Tal Burstein (טל בורשטיין; born 19 February 1980) is an Israeli professional basketball coach and a former professional basketball player.

He played at the point guard position, and also as a swingman. He is 198 cm (6 ft 6 in) in height. He has also been named as one of the best Israeli basketball players ever.

==Early life==
Burstein is Jewish, and was born in Petah Tikva, Israel.

==Professional career==
Tal Burstein began his basketball career with the Bnei-Herzliya junior team. In the 1997–98 season, he made his professional debut and he was named the Israeli League Rookie of the Year. He became a team captain during the 1999–2000 season. In the 2001–02 season, he led the Israeli League in three-point field goal percentage, shooting 49.4%.

Beginning in the 2000–01 season, he played with Maccabi Tel Aviv. He became a starter in his first season in Tel Aviv. With the club, Burstein won 8 Israeli National Championships and 6 Israeli State Cups.
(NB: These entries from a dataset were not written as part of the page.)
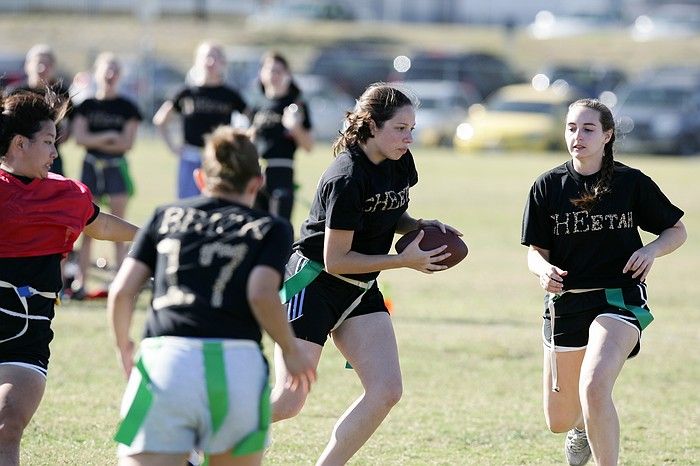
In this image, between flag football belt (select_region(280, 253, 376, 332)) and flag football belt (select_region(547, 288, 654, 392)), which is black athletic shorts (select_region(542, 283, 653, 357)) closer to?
flag football belt (select_region(547, 288, 654, 392))

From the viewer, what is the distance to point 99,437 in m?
6.47

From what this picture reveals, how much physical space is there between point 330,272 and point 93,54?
30884 mm

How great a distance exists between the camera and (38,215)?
5.09 meters

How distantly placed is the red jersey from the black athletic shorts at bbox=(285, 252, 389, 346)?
3.33 feet

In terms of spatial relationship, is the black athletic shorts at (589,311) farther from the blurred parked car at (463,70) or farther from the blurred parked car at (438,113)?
the blurred parked car at (463,70)

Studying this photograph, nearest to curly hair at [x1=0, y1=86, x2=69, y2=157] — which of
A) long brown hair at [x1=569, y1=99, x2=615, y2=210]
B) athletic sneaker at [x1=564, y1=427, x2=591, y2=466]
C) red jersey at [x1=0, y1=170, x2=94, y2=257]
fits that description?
red jersey at [x1=0, y1=170, x2=94, y2=257]

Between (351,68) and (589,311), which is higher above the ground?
(351,68)

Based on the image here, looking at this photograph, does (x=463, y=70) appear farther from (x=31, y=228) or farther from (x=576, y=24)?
(x=31, y=228)

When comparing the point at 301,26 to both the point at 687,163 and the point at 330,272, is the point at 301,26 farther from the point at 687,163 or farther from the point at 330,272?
the point at 330,272

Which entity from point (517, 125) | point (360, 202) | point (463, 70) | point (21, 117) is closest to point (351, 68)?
point (463, 70)

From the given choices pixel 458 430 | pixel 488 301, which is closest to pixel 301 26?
pixel 488 301

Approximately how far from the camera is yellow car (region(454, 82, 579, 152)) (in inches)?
1132

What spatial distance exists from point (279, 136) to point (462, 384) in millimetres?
4278

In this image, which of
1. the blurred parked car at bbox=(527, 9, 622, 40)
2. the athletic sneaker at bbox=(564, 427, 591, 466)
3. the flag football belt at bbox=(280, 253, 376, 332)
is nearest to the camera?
the flag football belt at bbox=(280, 253, 376, 332)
He also won 3 European championships with Maccabi, the 2001 FIBA SuproLeague championship, and the EuroLeague championships in the years 2004 and 2005. After the 2008–09 season, Burstein left Maccabi Tel Aviv and signed with the Spanish team Fuenlabrada. A year later, Burstein returned to Maccabi, on a three-year contract.
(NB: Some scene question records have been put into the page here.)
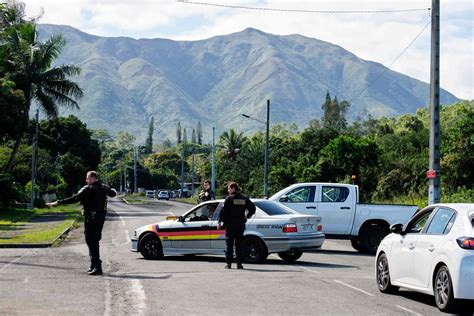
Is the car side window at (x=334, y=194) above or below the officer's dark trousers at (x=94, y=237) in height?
above

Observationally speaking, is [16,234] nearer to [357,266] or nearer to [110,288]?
[357,266]

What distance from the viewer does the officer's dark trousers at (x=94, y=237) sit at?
16.3 meters

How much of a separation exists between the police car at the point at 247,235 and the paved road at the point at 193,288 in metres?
0.34

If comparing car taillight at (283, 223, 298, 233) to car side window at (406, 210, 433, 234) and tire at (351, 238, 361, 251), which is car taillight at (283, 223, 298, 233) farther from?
car side window at (406, 210, 433, 234)

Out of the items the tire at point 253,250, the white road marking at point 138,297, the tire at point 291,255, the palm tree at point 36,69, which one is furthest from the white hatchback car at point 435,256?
the palm tree at point 36,69

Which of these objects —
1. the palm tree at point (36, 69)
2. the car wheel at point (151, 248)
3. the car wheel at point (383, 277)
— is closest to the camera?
the car wheel at point (383, 277)

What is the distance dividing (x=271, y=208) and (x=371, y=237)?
4912 mm

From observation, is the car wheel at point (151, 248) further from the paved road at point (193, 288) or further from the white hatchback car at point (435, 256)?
the white hatchback car at point (435, 256)

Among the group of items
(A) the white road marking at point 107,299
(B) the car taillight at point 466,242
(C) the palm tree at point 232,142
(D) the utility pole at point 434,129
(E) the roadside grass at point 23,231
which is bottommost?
(A) the white road marking at point 107,299

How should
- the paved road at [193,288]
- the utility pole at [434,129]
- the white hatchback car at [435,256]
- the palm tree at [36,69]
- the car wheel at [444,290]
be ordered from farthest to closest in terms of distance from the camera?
the palm tree at [36,69] < the utility pole at [434,129] < the paved road at [193,288] < the car wheel at [444,290] < the white hatchback car at [435,256]

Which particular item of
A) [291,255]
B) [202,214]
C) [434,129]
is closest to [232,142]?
[434,129]

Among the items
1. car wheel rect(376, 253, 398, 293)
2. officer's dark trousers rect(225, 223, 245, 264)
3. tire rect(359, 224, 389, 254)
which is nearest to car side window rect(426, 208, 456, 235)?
car wheel rect(376, 253, 398, 293)

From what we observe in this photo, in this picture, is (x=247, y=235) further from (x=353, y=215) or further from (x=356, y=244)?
(x=356, y=244)

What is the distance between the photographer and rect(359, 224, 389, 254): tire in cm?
2377
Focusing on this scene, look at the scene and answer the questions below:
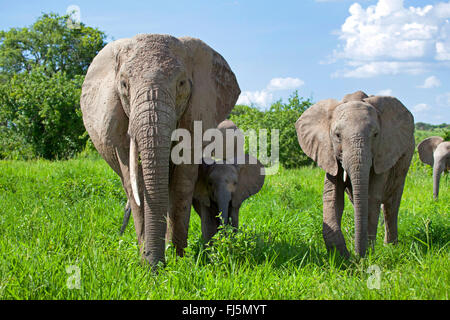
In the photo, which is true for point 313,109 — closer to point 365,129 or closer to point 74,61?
point 365,129

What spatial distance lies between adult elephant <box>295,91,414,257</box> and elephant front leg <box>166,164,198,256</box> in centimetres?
161

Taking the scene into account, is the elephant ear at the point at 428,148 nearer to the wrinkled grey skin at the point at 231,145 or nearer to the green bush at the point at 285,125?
the green bush at the point at 285,125

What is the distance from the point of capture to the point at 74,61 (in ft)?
107

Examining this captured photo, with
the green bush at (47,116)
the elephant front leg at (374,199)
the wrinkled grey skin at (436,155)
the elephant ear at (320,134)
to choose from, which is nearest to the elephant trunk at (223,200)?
the elephant ear at (320,134)

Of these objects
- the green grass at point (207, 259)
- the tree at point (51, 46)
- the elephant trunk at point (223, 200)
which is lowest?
the green grass at point (207, 259)

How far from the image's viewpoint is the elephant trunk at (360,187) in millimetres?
5000

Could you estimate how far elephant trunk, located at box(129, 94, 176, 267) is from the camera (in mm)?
3893

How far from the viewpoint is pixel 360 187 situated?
5.02 m

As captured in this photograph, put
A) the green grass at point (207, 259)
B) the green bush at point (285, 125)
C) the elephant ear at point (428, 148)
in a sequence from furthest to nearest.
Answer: the green bush at point (285, 125) → the elephant ear at point (428, 148) → the green grass at point (207, 259)

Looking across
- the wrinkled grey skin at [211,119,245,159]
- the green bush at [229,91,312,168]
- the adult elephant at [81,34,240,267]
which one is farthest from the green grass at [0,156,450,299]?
the green bush at [229,91,312,168]

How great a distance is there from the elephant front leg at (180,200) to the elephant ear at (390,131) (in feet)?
6.98

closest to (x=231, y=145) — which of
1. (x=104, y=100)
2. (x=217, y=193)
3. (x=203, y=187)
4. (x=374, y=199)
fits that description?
(x=203, y=187)

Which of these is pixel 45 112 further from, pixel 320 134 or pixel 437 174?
pixel 320 134

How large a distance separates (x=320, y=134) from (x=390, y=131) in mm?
795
In August 2012, he announced his retirement from playing professional basketball, after learning that he would have to undergo surgery on his injured hip, which would cause him to miss the entire upcoming season.

==National team career==
Burstein has played for all of the Israeli junior national teams and also for the senior men's Israeli national basketball team. In August 2000, he was the captain of the Israeli under-20 national team, which won a silver medal at the FIBA Europe Under-20 Championship in Ohrid, Macedonia. In August 2001, Burstein was a member of the Israeli Under-22 national team at the FIBA Under-21 World Championship in Saitama, Japan, where his team finished in 7th place.
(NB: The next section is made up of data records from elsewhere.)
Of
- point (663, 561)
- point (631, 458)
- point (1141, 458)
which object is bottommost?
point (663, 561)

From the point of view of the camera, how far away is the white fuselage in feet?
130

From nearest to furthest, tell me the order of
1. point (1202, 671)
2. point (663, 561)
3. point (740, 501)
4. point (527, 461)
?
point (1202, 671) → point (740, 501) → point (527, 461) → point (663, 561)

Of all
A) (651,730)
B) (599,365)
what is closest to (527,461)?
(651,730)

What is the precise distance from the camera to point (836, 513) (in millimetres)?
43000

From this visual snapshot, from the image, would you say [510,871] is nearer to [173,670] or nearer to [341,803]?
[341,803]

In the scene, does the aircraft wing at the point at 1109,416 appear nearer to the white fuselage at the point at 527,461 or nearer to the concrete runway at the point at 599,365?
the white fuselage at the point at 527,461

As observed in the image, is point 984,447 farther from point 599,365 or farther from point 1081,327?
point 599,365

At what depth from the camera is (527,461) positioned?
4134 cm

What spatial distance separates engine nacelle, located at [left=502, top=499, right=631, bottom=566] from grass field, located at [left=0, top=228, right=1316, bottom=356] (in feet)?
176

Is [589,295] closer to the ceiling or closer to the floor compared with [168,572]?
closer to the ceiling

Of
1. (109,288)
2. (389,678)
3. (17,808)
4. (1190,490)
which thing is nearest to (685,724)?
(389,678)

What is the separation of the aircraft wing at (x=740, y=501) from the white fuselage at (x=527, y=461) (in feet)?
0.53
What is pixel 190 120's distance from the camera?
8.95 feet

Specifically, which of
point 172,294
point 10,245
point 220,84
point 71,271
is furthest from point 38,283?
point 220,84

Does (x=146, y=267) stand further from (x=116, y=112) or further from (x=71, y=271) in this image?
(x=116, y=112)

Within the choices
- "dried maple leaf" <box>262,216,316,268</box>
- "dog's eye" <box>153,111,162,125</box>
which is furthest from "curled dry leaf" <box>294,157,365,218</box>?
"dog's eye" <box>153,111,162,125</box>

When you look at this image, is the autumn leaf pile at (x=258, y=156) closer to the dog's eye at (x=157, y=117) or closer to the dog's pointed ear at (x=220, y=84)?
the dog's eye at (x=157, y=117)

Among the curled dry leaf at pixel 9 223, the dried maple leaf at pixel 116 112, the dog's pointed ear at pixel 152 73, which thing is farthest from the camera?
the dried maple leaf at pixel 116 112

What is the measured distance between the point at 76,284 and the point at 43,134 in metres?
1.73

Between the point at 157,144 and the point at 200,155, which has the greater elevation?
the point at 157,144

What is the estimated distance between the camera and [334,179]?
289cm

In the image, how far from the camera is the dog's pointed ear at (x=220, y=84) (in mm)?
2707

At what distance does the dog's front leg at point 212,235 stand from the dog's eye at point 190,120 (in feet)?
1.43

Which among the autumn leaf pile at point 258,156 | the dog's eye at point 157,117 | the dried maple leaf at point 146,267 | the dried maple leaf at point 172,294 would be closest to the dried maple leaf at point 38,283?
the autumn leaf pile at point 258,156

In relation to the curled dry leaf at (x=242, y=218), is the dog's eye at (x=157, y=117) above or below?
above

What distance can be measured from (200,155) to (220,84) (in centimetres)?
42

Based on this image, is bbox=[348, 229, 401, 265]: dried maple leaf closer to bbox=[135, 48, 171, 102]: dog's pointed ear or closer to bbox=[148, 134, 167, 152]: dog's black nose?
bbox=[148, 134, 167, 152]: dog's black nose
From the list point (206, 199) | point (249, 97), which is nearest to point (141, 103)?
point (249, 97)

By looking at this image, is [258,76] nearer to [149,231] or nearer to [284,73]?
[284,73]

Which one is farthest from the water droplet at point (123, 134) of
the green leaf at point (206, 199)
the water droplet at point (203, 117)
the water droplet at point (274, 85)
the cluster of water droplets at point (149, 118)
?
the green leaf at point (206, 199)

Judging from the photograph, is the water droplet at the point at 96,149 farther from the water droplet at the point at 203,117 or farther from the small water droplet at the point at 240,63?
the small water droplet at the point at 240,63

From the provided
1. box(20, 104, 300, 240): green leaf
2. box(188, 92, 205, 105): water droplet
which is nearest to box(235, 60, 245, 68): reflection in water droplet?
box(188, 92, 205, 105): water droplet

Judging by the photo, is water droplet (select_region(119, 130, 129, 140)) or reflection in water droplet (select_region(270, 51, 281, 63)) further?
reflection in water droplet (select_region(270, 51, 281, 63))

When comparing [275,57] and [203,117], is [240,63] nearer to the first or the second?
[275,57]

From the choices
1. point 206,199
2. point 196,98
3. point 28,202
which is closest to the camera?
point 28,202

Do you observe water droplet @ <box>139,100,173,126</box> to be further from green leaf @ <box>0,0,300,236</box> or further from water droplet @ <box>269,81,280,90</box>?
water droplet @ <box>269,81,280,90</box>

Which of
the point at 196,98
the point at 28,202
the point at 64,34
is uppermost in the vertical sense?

He also played with the senior men's team, the Israeli national basketball team at the EuroBasket 2003, in Sweden, where his team finished in 7th place, and at the EuroBasket 2005. Burstein eventually also became the team captain on Israel's senior national team. During his time as a member of Israel's senior national team, he played as the national team's first shooting guard, and he could also play on the team as a point guard, if needed.

==Coaching career==
On 29 June 2017, Burstein returned to Maccabi Tel Aviv, as an assistant basketball coach.